### WHAT TO WORK ON
A: According to the piece on the 1944 carrier attack on Truk, what was the operation called?
B: Continue the piece on the 1944 carrier attack on Truk after its last sentence.

### READING TEXT
· · · ·

How often have we seen comments stating that our carriers
are hopelessly outmatched against China because a carrier has only around forty
combat aircraft (160 in a 4-carrier group) and China has thousands of
aircraft? As good naval analysts always
do, let’s turn to history to see what lessons we can learn that might be
applicable. A salient example is the US
Navy’s WWII attack on Japan’s Truk island bases on 17–18 Feb-1944.
Truk was the major Japanese base in the South Pacific and
was referred to as the "Japanese Pearl Harbor" and "the
Gibraltar of the Pacific”. It was
believed to be heavily defended, fortified, and nearly impregnable with five
airfields and a seaplane base and large numbers of warships.
It was feared that an attack on Truk would be quite costly
and might well not succeed. Despite
this, an attack was ordered (Operation Hailstone) and conducted by three
carrier task forces consisting of 5 fleet carriers (Enterprise, Yorktown, Essex, Intrepid, and
Bunker Hill) and 4 light carriers (Belleau Wood, Cabot, Monterey, and Cowpens) along
with seven battleships, including Iowa and New Jersey, and many cruisers and
destroyers.
The US carriers employed their usual run in under cover of
night and pre-dawn launches to begin the attacks and achieved total
surprise. The result was a completely
lop-sided victory for the US and Truk was never again a significant threat.
As it turned out, the Japanese had already begun withdrawing
major naval units from Truk prior to the attack but that does not lesson the
courage and skill of the attackers.
What can we learn from this?
Surprise –
Surprise has forever been a major contributor to success on the battlefield and
there is no better instrument for achieving surprise on the naval battlefield
than a carrier group (submariners might argue that!). In WWII, carriers conducted high speed run
ins to their target under cover of night.
Today, darkness offers less cover but the tactic is still valid. A carrier at sea is generally “invisible” and
can show up anywhere at any time. An enemy’s
superiority can be decisively overcome if surprise can be achieved. The art and task of the military planner is
to arrange matters so as to achieve surprise.

· · · ·

### DATASET ROWS

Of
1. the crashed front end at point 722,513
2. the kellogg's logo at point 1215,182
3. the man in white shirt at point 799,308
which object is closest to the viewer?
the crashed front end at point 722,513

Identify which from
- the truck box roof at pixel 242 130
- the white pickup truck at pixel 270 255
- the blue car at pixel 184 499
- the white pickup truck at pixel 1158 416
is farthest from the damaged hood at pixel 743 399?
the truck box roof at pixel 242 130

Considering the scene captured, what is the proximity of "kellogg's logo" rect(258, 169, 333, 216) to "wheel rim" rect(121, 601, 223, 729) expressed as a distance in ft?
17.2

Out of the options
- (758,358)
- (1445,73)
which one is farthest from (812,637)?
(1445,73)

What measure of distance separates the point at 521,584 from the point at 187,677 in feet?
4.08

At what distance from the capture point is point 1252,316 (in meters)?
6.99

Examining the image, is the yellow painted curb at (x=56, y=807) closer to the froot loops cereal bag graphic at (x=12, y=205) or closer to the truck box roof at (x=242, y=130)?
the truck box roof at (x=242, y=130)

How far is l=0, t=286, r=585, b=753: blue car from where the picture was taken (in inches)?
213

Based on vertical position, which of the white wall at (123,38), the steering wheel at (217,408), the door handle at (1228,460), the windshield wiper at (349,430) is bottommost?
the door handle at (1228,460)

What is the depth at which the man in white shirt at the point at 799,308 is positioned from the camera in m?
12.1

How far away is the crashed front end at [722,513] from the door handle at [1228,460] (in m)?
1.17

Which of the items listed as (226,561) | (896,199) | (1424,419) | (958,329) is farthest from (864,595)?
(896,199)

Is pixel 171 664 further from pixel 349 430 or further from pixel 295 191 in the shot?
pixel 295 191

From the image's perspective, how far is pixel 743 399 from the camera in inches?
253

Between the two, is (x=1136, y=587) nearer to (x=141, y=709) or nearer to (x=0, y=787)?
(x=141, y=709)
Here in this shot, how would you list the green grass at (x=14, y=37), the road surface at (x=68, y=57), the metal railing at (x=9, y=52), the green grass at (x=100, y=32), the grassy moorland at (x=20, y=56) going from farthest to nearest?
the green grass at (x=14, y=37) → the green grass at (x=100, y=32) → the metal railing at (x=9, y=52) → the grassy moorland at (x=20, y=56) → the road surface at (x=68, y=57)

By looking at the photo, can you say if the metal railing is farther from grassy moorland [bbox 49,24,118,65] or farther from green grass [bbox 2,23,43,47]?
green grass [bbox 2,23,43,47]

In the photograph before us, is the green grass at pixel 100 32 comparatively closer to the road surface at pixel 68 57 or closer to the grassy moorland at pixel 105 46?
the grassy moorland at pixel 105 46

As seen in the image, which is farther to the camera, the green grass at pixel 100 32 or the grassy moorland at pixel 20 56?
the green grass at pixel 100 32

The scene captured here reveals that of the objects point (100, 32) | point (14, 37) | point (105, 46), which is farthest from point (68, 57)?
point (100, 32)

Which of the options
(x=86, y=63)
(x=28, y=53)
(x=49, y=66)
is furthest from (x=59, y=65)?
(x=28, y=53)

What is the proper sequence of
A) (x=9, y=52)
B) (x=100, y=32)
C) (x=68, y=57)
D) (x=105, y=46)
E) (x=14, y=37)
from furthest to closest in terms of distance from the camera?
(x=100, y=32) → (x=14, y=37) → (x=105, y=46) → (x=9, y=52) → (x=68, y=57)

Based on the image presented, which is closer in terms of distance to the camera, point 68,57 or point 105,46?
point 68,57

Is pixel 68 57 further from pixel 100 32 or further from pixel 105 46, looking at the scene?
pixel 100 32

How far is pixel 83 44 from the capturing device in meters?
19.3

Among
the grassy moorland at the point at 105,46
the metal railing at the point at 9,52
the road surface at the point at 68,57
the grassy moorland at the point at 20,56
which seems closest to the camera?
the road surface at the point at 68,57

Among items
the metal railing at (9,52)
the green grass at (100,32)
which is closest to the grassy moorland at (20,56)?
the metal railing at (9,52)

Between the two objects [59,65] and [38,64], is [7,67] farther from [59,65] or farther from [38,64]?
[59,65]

· · · ·

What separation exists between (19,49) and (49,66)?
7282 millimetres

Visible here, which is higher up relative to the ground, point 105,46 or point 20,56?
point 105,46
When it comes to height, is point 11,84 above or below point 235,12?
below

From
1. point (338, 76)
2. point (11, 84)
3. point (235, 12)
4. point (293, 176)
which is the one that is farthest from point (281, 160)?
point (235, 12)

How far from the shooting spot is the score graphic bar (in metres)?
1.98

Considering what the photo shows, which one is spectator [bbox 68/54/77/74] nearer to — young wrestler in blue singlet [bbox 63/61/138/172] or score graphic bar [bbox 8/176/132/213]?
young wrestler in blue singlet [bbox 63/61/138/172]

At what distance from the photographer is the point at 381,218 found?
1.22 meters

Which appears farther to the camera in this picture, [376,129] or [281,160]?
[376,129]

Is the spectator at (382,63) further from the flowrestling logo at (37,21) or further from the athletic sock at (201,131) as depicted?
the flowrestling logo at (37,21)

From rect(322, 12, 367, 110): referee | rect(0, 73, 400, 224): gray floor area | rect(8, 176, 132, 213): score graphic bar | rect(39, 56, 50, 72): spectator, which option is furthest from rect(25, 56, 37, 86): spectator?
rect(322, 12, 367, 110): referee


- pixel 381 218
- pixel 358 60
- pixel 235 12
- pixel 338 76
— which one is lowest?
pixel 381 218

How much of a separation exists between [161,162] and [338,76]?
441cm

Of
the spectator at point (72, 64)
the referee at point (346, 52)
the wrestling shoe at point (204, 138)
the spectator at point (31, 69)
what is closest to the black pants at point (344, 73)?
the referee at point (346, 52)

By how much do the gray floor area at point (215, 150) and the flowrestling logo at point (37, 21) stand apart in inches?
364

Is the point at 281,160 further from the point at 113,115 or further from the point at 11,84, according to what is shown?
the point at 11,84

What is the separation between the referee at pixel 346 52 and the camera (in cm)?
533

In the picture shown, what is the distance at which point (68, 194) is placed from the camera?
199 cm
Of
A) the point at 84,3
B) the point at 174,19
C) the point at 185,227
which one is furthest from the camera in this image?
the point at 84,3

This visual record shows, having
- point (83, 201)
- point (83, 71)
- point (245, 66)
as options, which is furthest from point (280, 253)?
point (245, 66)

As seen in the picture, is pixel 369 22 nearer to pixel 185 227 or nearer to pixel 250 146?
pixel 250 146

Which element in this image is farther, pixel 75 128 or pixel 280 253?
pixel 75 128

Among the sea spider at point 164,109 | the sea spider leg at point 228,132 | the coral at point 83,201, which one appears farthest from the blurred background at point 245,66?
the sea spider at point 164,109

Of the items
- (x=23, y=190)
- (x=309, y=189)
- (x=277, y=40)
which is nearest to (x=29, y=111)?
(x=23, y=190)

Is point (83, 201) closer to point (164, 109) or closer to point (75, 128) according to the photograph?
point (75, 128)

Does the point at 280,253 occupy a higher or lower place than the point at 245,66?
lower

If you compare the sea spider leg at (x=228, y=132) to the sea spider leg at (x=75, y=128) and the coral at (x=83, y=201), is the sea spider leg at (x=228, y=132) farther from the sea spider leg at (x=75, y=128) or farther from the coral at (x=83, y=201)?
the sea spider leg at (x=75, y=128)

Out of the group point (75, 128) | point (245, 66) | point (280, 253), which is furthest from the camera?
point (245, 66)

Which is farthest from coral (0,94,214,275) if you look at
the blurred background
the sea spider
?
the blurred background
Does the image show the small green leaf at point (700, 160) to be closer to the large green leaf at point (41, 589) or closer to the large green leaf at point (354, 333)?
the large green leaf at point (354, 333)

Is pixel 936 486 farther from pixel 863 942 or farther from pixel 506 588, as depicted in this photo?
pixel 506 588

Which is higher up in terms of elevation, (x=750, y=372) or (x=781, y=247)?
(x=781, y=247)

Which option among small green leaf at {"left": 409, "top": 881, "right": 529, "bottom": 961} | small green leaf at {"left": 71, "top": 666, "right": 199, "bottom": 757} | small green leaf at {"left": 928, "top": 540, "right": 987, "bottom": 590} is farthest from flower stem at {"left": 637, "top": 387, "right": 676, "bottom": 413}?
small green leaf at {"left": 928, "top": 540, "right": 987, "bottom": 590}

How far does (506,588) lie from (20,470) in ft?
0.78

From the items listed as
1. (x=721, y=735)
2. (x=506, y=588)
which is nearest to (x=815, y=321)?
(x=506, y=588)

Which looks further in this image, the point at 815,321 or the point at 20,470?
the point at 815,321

· · · ·

### PER-TASK OUTPUTS
A: Operation Hailstone

B:
Localized Superiority
– It doesn’t matter how many assets the enemy has in its total inventory. What matters is how many are instantaneously
available at the point and moment of attack – a concept that seems to elude
many of today’s naval observers. The
Japanese had superior numbers of aircraft when the initial US fighter sweep
arrived but the Japanese aircraft were largely caught on the ground (see,
Surprise, above) thus enabling the US to establish and maintain local,
effective superiority. As long as the
attacking force doesn’t hang around too long, local superiority can be achieved
and maintained for the duration of an operation. Thus, the oft claimed superiority of numbers
of Chinese aircraft in their total inventory is meaningless. What matters is how many they can put into
the air at the moment of attack. Even
having superior numbers locally is meaningless if surprise is achieved and the
aircraft are caught on the ground.
Firepower – In
addition to the hundreds of attacking aircraft, the US utilized large caliber
naval guns on its battleships and cruisers to bombard bases and facilities on
the islands and sink several fleeing ships, thus effectively supplementing the
carrier aircraft. As devastating as the
air attacks were, nothing compares to large caliber naval gunfire for
effective, sustained, unstoppable (with air superiority established!)
destruction. This is a lesson the Navy
has completely forgotten. We have no
surface firepower and will one day rue the absence. Large caliber naval guns are a devastating
weapon and it is the responsibility of the naval planner to recognize that and
work to bring that firepower into play, as appropriate.
Another aspect of firepower is numbers of delivery
platforms. The attack on Truk succeeded
due to the immense numbers of carrier aircraft involved (500 aircraft). An aircraft can only deliver a very limited
amount of firepower and has no ability to sustain that delivery without
returning to its base/carrier to rearm which means aerial firepower can only be
applied sporadically. This limitation
was overcome at Truk (and throughout the war) by applying huge numbers of
aircraft. Each individual aircraft
carried an almost insignificant amount of firepower but numbers
compensated. Our carrier air wings,
today, consist of only around thirty actual combat aircraft (subtracting out
combat aircraft relegated to tanker duty because we idiotically gave up our
tankers without replacement). We’ve
forgotten that quantity matters when it comes to delivering firepower.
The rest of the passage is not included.